*Assignment*. What is the number of lines in the data holding the word "burst"? Give that number by itself.

*Source data*.
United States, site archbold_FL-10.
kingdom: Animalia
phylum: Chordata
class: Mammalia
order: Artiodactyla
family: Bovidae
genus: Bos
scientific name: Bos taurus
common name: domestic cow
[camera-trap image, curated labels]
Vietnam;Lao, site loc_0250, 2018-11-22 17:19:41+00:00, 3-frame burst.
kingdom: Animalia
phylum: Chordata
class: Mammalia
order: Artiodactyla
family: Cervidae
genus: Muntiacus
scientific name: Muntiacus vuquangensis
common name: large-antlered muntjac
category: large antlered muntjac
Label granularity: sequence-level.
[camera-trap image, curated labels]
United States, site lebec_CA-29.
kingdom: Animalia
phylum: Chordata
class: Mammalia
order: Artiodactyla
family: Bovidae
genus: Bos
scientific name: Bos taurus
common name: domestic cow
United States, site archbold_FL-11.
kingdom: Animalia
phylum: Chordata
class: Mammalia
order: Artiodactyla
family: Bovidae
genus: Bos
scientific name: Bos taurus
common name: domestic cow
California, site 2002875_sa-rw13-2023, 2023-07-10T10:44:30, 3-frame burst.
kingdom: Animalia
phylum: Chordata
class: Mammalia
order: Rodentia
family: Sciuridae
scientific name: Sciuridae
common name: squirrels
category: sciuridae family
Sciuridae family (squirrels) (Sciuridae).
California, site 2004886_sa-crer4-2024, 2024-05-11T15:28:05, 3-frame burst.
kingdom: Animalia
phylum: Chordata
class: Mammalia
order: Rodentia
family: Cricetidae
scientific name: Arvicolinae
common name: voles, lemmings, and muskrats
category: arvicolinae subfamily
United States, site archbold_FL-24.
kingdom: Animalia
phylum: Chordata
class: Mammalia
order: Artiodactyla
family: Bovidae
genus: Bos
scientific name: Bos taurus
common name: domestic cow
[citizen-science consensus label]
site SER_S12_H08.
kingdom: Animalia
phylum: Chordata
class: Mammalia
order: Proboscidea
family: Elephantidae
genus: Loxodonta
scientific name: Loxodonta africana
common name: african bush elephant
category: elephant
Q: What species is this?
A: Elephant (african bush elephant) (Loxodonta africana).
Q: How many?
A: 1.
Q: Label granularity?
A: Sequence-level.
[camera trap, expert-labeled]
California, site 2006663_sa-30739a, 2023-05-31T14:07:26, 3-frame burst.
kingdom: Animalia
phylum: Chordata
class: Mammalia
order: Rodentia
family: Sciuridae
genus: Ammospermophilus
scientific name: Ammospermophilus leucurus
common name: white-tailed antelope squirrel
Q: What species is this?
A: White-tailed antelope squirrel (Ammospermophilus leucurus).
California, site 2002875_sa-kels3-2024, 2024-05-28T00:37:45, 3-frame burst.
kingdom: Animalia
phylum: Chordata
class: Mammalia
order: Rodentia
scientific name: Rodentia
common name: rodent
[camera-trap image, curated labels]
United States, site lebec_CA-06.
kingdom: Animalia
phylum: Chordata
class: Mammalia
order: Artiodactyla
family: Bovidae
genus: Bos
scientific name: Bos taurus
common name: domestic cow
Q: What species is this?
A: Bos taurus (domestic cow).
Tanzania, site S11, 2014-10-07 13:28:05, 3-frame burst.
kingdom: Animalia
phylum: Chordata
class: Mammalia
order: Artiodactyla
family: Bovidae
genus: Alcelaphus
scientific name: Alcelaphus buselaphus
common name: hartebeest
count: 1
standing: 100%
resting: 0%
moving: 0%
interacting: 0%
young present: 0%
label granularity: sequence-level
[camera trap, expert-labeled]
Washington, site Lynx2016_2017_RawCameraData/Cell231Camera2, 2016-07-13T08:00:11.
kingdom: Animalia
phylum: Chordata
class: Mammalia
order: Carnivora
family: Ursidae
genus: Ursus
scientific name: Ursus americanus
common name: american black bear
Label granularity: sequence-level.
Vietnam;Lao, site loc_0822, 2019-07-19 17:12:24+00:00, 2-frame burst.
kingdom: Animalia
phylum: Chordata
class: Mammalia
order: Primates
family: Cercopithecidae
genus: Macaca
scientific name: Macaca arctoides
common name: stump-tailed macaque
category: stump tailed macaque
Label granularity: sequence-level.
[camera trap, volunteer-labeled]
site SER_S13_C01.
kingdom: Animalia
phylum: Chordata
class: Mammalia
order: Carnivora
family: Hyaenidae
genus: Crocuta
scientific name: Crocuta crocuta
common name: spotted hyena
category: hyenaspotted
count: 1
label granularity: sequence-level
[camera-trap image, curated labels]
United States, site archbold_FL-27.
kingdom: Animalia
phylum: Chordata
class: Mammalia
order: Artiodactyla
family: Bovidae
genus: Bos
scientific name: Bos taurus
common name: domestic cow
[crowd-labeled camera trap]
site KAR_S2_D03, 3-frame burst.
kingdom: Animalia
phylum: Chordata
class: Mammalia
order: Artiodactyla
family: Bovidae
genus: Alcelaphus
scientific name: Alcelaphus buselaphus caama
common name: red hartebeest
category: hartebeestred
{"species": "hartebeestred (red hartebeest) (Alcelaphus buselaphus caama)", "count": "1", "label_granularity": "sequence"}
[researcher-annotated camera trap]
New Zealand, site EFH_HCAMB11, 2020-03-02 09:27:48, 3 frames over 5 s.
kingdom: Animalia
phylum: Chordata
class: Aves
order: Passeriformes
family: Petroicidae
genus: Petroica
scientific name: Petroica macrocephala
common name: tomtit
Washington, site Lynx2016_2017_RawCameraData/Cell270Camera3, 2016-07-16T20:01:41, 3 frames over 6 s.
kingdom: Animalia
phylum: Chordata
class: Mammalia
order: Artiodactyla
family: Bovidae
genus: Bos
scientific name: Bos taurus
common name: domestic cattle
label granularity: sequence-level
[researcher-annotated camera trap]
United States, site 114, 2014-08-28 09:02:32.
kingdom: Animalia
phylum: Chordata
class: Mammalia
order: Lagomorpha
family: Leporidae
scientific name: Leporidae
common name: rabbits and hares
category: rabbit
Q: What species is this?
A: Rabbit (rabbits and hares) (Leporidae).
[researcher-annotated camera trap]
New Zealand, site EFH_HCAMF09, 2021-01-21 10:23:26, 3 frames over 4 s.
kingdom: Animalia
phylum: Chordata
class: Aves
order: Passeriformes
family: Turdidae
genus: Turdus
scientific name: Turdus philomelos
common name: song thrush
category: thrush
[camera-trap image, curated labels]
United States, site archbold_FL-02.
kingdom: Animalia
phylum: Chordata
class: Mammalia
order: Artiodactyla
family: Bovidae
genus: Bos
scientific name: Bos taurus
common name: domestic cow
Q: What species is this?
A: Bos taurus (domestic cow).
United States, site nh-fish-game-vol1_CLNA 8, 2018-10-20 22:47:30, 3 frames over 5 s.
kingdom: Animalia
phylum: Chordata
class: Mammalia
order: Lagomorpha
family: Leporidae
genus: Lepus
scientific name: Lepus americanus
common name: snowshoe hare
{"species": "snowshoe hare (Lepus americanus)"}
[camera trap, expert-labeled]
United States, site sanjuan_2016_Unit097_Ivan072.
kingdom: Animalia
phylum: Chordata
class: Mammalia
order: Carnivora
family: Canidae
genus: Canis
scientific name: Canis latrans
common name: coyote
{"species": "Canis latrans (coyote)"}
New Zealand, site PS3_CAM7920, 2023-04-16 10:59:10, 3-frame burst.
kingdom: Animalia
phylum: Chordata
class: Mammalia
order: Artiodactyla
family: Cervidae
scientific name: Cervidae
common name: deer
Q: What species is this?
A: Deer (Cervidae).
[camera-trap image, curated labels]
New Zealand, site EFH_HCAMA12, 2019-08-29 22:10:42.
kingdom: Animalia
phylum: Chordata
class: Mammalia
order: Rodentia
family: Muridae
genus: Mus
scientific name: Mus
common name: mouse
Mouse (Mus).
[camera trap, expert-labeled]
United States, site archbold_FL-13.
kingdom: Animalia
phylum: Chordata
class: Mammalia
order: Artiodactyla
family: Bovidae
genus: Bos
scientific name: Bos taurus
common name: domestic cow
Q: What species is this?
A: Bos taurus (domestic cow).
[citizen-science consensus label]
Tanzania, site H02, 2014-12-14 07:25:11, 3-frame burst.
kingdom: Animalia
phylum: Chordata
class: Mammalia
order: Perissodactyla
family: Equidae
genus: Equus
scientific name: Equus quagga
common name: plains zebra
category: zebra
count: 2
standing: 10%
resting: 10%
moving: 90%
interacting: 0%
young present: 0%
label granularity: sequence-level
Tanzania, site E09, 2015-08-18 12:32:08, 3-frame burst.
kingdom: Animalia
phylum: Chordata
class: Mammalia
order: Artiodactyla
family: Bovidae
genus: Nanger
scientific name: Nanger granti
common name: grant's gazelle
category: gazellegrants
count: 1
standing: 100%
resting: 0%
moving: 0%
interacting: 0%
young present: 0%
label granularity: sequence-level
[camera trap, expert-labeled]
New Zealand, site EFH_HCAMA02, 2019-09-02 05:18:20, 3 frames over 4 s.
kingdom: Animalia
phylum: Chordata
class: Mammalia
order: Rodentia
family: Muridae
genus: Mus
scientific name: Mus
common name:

*Answer space*. 11